The Stelling Lab uses solution state bioanalytical methods, with a focus on vibrational spectroscopy, to probe molecular interactions in proteins and nucleic acids.

Exploiting the Dynamic Potential of S-adenosylmethionine (SAM)

S-adenosyl-L-methionine (SAM) is an abundant small biomolecule used by methyltransferases, a class of important drug targets, to regulate a wide range of essential
cellular processes such as gene expression, cell signaling, protein functions, etc. Despite considerable effort, there remain many specificity challenges associated with designing small molecule inhibitors for methyltransferases, most of which exhibit off-target effects . Interestingly, NMR evidence suggests that SAM undergoes conformeric exchange between a number of states under equilibrium conditions when it is free in solution . If multiple
conformers of SAM are populated when it is bound within enzyme active sites, as it appears to be when free in solution, these alternate conformers of SAM might provide promising, unique structural leads that can be exploited to increase an inhibitor’s specificity for a particular methyltransferase; provided different binding sites each promotes structurally unique conformers specific to their active sites.

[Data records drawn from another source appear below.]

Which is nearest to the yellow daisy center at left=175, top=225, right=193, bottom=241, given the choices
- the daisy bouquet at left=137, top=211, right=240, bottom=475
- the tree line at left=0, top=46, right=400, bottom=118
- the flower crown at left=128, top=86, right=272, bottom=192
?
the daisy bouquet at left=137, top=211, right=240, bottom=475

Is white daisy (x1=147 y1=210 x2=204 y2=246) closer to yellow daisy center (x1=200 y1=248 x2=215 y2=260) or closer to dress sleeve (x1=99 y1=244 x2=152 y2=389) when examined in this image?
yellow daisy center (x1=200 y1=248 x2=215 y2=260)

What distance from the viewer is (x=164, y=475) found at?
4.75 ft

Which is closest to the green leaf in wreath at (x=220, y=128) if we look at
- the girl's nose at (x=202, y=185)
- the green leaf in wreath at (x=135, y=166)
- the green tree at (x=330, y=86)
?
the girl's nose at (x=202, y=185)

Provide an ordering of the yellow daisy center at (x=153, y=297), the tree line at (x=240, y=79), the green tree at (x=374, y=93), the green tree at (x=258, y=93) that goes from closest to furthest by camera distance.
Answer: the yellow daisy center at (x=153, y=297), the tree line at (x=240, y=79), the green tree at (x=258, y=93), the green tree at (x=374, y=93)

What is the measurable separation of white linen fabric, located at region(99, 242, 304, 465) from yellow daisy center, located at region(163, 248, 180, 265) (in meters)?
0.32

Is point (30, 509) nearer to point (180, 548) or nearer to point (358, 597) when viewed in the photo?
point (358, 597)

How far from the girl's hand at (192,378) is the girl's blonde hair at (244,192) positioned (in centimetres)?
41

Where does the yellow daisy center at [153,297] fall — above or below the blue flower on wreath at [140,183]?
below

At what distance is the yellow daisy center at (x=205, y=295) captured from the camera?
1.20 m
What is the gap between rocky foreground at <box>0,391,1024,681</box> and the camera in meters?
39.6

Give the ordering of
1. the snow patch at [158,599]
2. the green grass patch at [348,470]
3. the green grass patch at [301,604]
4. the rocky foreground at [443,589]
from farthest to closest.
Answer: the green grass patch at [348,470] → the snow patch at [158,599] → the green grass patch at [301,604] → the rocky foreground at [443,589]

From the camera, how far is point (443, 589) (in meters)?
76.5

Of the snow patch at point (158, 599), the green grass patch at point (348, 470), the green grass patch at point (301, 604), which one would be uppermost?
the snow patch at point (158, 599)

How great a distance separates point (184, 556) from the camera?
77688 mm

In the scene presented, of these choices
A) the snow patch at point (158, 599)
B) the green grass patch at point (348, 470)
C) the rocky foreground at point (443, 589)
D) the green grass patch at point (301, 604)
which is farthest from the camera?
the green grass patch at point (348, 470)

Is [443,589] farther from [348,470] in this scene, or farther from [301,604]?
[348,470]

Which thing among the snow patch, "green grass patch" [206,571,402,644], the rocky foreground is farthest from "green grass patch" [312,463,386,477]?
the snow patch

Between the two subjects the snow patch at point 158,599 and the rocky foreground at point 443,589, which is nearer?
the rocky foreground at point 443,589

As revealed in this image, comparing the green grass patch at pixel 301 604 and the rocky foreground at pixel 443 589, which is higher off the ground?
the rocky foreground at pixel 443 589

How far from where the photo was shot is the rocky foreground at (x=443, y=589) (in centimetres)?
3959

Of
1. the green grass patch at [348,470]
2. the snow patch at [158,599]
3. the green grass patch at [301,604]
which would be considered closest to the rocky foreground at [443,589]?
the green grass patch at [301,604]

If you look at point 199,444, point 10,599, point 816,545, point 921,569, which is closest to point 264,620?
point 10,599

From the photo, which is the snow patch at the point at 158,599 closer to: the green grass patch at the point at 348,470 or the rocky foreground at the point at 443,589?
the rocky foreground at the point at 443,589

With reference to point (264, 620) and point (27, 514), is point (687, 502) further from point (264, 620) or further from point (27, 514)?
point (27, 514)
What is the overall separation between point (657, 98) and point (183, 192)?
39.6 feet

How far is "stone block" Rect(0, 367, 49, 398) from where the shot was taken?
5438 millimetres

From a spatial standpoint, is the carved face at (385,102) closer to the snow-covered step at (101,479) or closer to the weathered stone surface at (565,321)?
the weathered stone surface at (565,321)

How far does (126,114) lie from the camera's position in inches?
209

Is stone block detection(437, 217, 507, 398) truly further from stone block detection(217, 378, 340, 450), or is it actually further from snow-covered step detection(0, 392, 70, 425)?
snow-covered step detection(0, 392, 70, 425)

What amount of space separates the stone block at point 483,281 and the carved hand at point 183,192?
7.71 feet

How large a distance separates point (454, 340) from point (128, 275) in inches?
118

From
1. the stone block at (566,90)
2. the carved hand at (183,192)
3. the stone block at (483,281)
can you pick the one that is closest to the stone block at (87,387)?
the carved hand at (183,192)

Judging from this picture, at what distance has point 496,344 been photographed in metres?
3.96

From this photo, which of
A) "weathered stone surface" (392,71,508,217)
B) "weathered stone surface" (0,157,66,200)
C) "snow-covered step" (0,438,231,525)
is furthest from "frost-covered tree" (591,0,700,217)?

Vibrations of SAM, which can be detected with infrared spectroscopy, can be used as probes to detect the potentially broad number of geometrically reasonable conformations the molecule can adopt when it is free in solution and serve to further validate the structural models that were found to be consistent with the solution state NMR evidence. These internal atomic motions canalso serve as useful probes of the location and magnitude of interactions (e.g., hydrogen bonds) to the molecule once the detected frequencies are assigned to specific atoms in SAM’s
structure

Probing the thermodynamics and confirmation of an individual A-T base pair in DNA duplexes.

Individual hydrogen bonds (H-bonds) between base pairs are important for essential processes, such as DNA replication DNA mismatch repair, and DNA-protein recognition. In DNA replication, the hydrogen bonding pattern in Watson-Crick base pairing is required for DNA polymerase to accurately replicate the genetic information contained in the sequences. These H-bonds are required to be strong enough to preserve duplex structure but weak enough to allow opening of the strands for transcription, replication, and protein recognition. Recent studies on resonance assistance have been proposed to be important in determining the binding energies of the weak interactions, H-bonds, that are formed between the fundamental chemical units of genetic information, the DNA base pairs. The complementary H-bonds formed by adenine-thymine (A-T) and guanine-cytosine (G-C) base pairs in duplex DNA are of critical importance to both its structure; and the ability of proteins and drugs to achieve sequence-specific recognition. Here, we followed up on our previous works using isotope editing on T 13C2=O to extract T C2=O signals from thymine bases in DNA duplexes with various chemically modified A sites and perform hydrogen-deuterium exchange experiments to pinpoint the possible resonance stabilization (enol-keto) forms of T base.